There’s been no shortage of back-and-forth arguing since the December decision by Nevada’s Public Utilities Commission to approve a new rate structure for residential rooftop solar customers. One of the latest concerns is that the state might have to consider shifting some of its economic development focus away from the solar industry.

To which we ask: Might?

As reported last month by the Review-Journal’s Sean Whaley, Nevada government and business leaders indicated such a shift may become necessary if new net metering rules drive the rooftop solar industry out of Nevada, as predicted by industry officials. The answer here seems obvious: If the rooftop solar industry isn’t here, or even if it is here but is scaling back, then of course the state needs to stop shoveling funds to the industry.

That speaks to the issue at the heart of the rooftop solar industry: it’s been long propped up by tax credits and subsidies. The only reason rooftop solar was viable, for both the companies that installed it and the consumers who purchased it, was because of political interventions. Solar panels, be they for homeowners or businesses, could be installed at little to no cost, and those rooftop solar owners were then overcompensated for the surplus power they generated, allowing them to realize a reduction in their power bills at the expense of those who did not invest in solar panels.

Indeed, NV Energy was paying rooftop solar power generators 11.5 cents per kilowatt hour for excess energy, more than twice as much as the utility company paid for energy on the open market (4.4 cents per kWh). As we’ve noted previously, the entire arrangement — a web of federal tax breaks, state utility regulation, private-party leases and politically correct, environmental coercion — was always at risk of collapsing with a single unfavorable change in policy.

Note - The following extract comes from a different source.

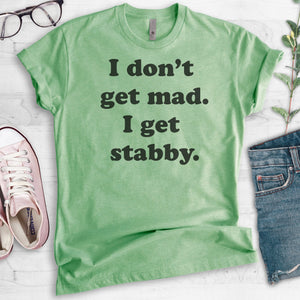 I Don't Get Mad I Get Stabby Heather Apple Green Unisex T-shirt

Mr. Whaley noted that Gov. Brian Sandoval’s Office of Energy implemented a rooftop solar initiative in 2012, and among the initiative’s goals was seeking to make solar electricity cost-competitive with other forms of energy. And how did the office aim to reach that goal? Recently, it announced that $467 million in state incentives, grants and loans have been provided to develop the solar industry in Nevada. SolarCity, one of the more prominent installers, received $1.2 million from the Governor’s Office of Economic Development, then eliminated 550 jobs after the rate structure changed.

Nevada is well into the race to provide businesses with incentives, chasing and being chased by other states eager to do the same. But the state would better serve its citizens by getting out of economic development altogether and halting the subsidization of private enterprises that will compete against companies that aren’t subsidized.